Whistleblower Athol Williams, a former senior partner at Bain, said it is time for the SA government and companies to follow the UK’s example:
— Athol Williams (@athol_williams) August 2, 2022
The Zondo report into state capture found that Bain colluded with former President Jacob Zuma and designed “a planned and co-ordinated agenda to seize and restructure Sars (SA Revenue Service),” well in advance of Tom Moyane being catapulted in as commissioner of the revenue service.
Things deteriorated even further when Moyane arrived at Sars in September 2014. He disbanded Sars’ entire executive committee on the “basis of an apparent Sunday Times exposé about a so-called Rogue Unit” that was set up to hunt down tax cheats.
The Financial Times says a letter from Rees-Mogg accuses Bain of being guilty “of grave professional misconduct which renders its integrity questionable”.
The consulting firm has won UK public sector contracts worth up to £63 million (R1.3 billion) since 2018, including £40 million (R814 million) worth of Brexit consulting work for the Cabinet Office, but the damage to the company will be mainly reputational.
The Zondo report details how Boston-based consulting firm Bain was brought in, and after a perfunctory diagnosis with little or no consultation with Sars operational managers or employees, a new operating model was devised and implemented. It was a disaster.
An investigation by retired Judge Robert Nugent found that operational managers were thrown into uncertainty about their jobs. Some 200 employees were eased out and forced to re-apply for posts in the new organisational structure.
Listen: BLSA responds to Bain’s withdrawal (read transcript)

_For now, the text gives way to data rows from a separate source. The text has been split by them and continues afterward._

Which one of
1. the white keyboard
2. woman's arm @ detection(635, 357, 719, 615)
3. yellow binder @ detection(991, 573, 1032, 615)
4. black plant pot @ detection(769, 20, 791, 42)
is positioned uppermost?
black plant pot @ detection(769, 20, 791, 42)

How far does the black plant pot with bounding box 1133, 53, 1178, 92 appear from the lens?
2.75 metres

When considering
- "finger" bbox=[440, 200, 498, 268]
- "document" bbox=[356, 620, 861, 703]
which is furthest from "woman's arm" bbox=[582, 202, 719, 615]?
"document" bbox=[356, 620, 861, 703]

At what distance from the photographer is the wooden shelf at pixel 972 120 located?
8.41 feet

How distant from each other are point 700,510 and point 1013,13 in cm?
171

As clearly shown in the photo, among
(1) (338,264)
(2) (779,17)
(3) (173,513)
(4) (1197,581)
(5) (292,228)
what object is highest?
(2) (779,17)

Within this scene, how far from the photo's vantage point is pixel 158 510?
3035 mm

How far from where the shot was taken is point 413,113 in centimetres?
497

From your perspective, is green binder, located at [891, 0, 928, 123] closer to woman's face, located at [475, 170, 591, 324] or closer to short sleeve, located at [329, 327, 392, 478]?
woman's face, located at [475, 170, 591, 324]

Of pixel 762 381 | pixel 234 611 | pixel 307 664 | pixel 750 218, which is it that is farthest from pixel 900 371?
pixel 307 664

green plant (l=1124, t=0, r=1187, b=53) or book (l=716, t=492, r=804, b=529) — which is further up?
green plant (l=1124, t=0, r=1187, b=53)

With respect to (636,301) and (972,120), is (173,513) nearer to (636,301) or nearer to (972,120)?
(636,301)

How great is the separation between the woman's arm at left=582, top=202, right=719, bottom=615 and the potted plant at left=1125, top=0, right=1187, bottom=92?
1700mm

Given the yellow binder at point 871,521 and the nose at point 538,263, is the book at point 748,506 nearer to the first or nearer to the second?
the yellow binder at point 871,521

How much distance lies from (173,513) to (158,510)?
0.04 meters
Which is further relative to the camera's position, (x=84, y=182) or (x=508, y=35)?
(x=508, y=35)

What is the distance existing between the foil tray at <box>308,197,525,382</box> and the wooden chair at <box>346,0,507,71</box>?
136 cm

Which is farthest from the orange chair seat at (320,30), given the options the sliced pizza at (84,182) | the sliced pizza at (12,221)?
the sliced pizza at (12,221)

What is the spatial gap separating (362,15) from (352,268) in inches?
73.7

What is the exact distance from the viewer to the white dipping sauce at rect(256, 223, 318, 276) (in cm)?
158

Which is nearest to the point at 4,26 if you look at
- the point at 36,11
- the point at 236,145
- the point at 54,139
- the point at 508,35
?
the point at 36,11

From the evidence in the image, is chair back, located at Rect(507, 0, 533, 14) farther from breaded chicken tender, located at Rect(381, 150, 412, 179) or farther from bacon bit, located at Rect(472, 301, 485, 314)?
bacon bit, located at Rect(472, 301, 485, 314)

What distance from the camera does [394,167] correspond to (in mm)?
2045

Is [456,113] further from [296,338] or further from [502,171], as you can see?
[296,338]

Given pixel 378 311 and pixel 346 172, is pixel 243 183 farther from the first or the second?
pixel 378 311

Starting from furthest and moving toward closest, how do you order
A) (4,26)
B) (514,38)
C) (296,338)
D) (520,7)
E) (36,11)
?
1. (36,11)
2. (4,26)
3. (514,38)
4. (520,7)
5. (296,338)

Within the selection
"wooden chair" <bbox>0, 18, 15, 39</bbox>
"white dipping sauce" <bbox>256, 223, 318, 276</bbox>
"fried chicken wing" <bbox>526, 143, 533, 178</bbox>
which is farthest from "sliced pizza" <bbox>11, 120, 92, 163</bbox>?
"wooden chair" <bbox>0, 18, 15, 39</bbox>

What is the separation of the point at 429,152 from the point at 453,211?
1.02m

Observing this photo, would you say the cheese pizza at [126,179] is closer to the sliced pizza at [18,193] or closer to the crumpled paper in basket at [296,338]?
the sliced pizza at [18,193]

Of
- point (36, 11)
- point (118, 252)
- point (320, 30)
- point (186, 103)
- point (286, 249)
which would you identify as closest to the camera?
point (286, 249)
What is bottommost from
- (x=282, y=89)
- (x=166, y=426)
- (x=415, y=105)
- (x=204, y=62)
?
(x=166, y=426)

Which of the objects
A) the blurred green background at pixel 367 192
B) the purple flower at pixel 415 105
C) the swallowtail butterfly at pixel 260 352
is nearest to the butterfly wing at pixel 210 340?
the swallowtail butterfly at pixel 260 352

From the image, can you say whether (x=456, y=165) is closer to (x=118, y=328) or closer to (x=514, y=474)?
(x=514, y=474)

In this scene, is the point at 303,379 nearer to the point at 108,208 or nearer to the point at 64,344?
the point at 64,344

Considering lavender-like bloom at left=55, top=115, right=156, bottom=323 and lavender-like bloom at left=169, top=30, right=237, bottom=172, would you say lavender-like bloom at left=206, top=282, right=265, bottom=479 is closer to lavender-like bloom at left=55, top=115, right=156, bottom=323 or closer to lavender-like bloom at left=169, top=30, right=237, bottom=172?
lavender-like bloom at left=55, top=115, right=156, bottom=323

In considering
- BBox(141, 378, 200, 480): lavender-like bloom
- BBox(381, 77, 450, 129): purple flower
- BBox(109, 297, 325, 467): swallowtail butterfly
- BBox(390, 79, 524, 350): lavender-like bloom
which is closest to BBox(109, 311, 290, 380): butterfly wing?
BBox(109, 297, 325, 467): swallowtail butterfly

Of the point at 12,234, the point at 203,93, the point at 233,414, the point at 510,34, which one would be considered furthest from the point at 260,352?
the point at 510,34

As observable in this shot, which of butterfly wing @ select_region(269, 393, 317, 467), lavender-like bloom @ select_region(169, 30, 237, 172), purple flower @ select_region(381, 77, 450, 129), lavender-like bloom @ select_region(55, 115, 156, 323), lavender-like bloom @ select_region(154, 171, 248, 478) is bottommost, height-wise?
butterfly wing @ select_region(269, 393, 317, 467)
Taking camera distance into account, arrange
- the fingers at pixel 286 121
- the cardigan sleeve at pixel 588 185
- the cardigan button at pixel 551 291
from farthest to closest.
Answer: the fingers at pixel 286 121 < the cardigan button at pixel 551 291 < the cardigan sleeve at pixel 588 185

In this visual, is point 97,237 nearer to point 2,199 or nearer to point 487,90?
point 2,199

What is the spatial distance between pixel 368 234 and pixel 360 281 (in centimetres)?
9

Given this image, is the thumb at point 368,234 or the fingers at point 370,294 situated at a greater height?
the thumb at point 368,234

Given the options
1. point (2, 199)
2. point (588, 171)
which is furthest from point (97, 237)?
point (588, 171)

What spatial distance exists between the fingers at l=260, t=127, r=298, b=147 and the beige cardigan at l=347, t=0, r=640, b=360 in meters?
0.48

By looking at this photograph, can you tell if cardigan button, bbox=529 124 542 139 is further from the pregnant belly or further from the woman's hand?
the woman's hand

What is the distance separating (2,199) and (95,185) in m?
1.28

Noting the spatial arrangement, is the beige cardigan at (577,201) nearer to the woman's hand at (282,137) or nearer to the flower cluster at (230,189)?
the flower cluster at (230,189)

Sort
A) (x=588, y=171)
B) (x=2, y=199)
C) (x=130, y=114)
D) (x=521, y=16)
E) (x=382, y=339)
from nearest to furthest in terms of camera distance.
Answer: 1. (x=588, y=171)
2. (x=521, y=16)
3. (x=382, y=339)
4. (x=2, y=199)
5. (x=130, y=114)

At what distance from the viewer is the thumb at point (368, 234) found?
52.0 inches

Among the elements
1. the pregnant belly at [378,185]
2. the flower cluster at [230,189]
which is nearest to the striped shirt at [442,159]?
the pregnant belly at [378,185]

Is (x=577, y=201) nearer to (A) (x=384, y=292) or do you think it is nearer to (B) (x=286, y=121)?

Bain’s former managing partner Vittorio Massone and Moyane planned to restructure Sars without Bain even having stepped foot into the tax agency. Massone, then Bain’s man in Africa, made one short appearance at the Nugent Commission, never to be seen again in SA. The commission found that “indeed, the evidence of Massone, both the evidence he gave before us, and his evidence in a subsequent affidavit, is littered with perjury, both in what he said and in what he didn’t say.”
Research organisation Open Secrets has recommended charges be brought against Massone, for violating the Public Finance Management Act (PFMA). “As head of Bain South Africa, he colluded with state officials and politically connected individuals to secure Bain’s contract with Sars, indicating potential violations of the PFMA.”
The Nugent Commission says what occurred at Sars “can fairly be described as a premeditated offensive against the revenue service … Mr [Tom] Moyane’s (former Sars Commissioner) interest was to take control of Sars. Bain’s interest was to make money”.
Bain was accused by Open Secrets of implementing changes that would effectively gut the tax agency’s capacity to track, trace, and tax the very wealthy and the very corrupt.
Other consulting and accounting firms named in state capture are McKinsey, which agreed to repay R650 million earned from irregular contracts in SA, and auditor KPMG, which apologised in 2017 for its mistakes in doing work with businesses tied to the Gupta family.
The Financial Times says bans on companies bidding for public sector work are rare in the UK. It adds that Britain is the first Western country to impose such penalties on Bain for its role in state capture, and there is already pressure on the US to follow suit.
Bain’s response to Moneyweb’s request for comment is included below:
We are disappointed and surprised by the Minister’s decision. We will be responding to express our concern about the process and its outcome, where recommendations from the Cabinet Office were apparently overruled, and to address inaccuracies in the Minister’s letter. If necessary, we will then consider other options for review of the decision. In the meantime, we will continue to work with the Cabinet Office to ensure that we do what is required to restore our standing with the UK government.
Bain [has] apologised for the mistakes our South African office made in its work with the South African Revenue Service (Sars) and we repaid all fees from the work, with interest, in 2018. Bain South Africa did not act illegally at Sars or elsewhere, and no evidence to the contrary has been put forward. Neither Commission of Inquiry in South Africa has recommended any charges to be filed.
We have offered our full cooperation to the relevant authorities and will continue to do so.